Budget 2019 proposes significant additional funding of $100 million over five years and $20 million every year thereafter for the new horizons for seniors program. This additional funding will ensure that the program can continue to improve seniors' quality of life and better promote the participation and inclusion of older Canadians in their community and their workplace.
One more thing we are doing for seniors is making sure that those who are entitled to Canada pension plan benefits receive them. Isolation can have real consequences for seniors, including financial ones. Isolation or a lack of support are among the reasons why some seniors are late in applying for their pension or do not apply at all. They miss out on receiving their CPP benefits.
The CPP is a key pillar of Canada's retirement system. It provides retired Canadians with a secure, predictable income and peace of mind. Canadian workers currently need to apply to receive their CPP benefits. To help Canadian workers receive the full value of the CPP pension to which they contributed, the 2019 budget implementation bill would proactively enrol CPP contributors who are 70 or older in 2020 who are entitled to their pension. If they have not yet applied, they will receive their benefits. We will make sure that all seniors receive the CPP benefits they are entitled to.
We want to protect Canadians' pension plans. Budget 2019 goes even further so that those who contributed to a pension plan actually receive their benefits. Measures set out in this budget will ensure that the employer's defined benefit plan offers a stable and secure income and the dignified retirement Canadians expect after a lifetime of hard work.
In recent years, we have seen how the security of some private pension plans is put at risk when an employer goes bankrupt. In order to give Canadians greater peace of mind about their retirement, the budget implementation bill proposes new measures to enhance the security of workplace pension plans in the event that the company goes bankrupt.
The measures proposed in Budget 2019 will make insolvency proceedings fairer, more transparent and more accessible for pensioners and workers. They will set higher expectations for, and better oversight of, the behaviour of federally incorporated firms. They will strengthen pension security and the viability of federally regulated pensions.

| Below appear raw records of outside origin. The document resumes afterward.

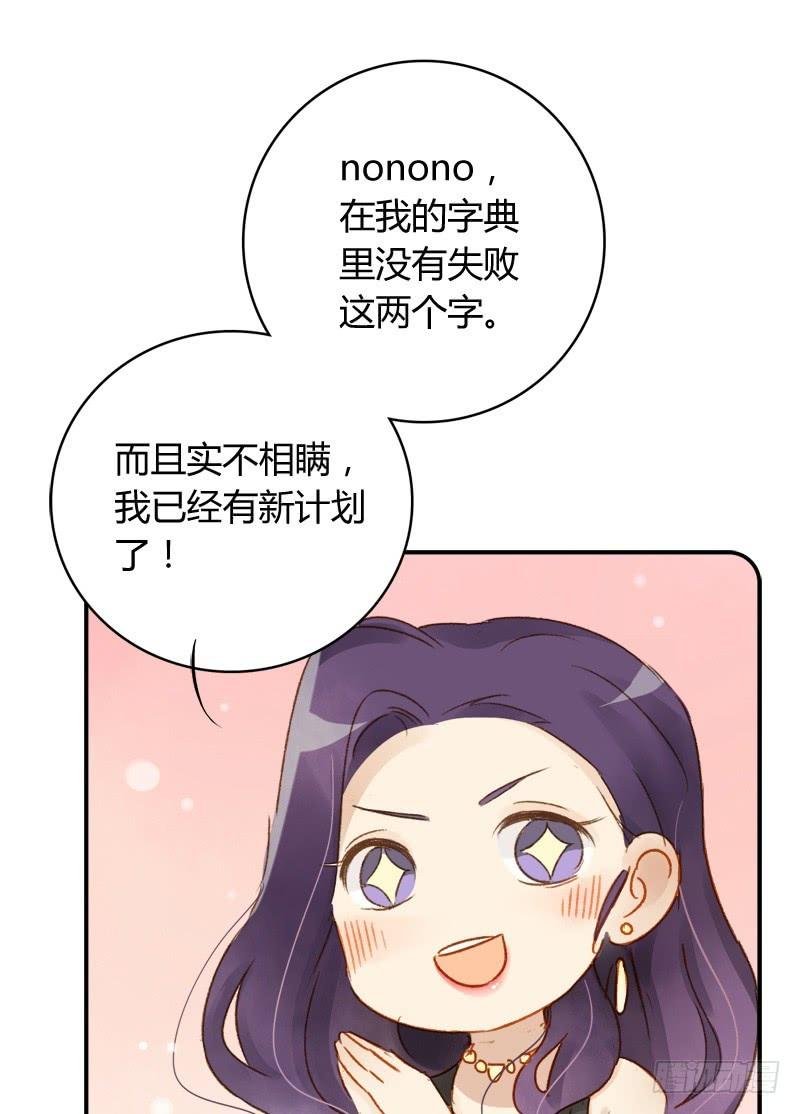 美丑（下）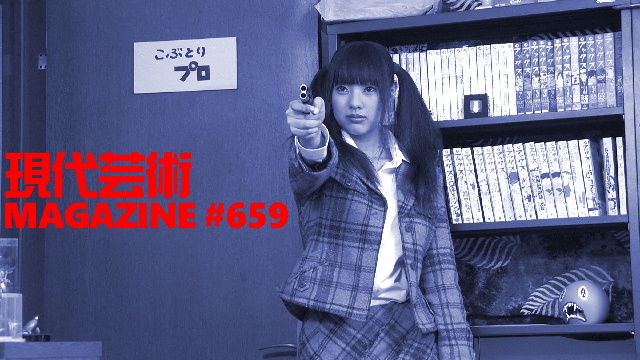 ■歳末特別企画！杉作Ｊ太狼ＸＳ新作劇画大会その第四回■小林ひかるの脳内名画座！■杉作Ｊ太狼ＸＳのティータイム■《表紙》映画「チョコレートデリンジャー」■現代芸術マガジン#659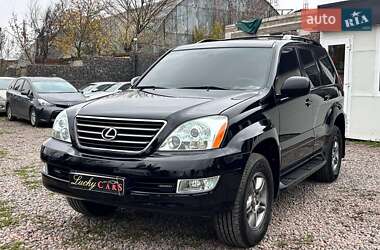 Позашляховик / Кросовер Lexus GX 2007 в Одесі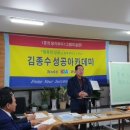 김종수축사 이미지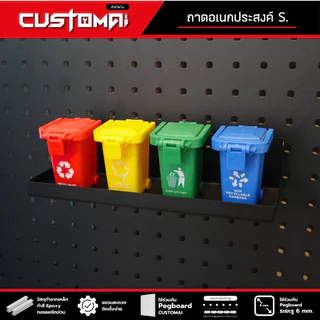 ฮุกเหล็กถาดอเนกประสงค์ ไซต์ S. Hook ตะขอแขวน pegboard ติดตั้งง่ายแข็งแรง สินค้าพร้อมส่ง
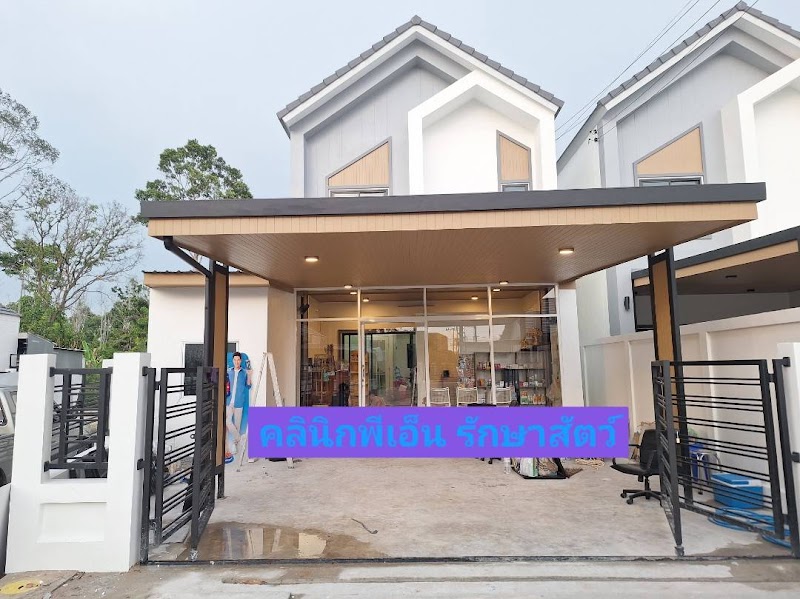 คลินิกพีเอ็น รักษาสัตว์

In summary, for our seniors, the 2019 budget proposals build on our government's strong record of ensuring retirement security for Canadians so that they can enjoy the dignified retirement they deserve after a lifetime of hard work. These proposals are also an important part of our government's plan to create an economy that works for everyone, including seniors.
There is one more very important thing in budget 2019. Our government is introducing the Canada training benefit, a new tool that will help working Canadians find the time and money to upgrade their skills and progress in their careers.
The benefit will enable working Canadians to take four weeks of training every four years and will provide up to $1,000 to help pay for training. The income support will help them cover loss of income. They will have the security of knowing they have a job to come back to when their training is done.
The bill before us proposes the first phase, the Canada training credit. For people who are currently in school, budget 2019 is also investing in 84,000 new work placements per year to help young people acquire new skills and build their resumés.
In closing, Canada's labour market and economy are evolving. With budget 2019 and Bill C-97, we are helping students and workers of all ages prepare for good jobs now and in the future.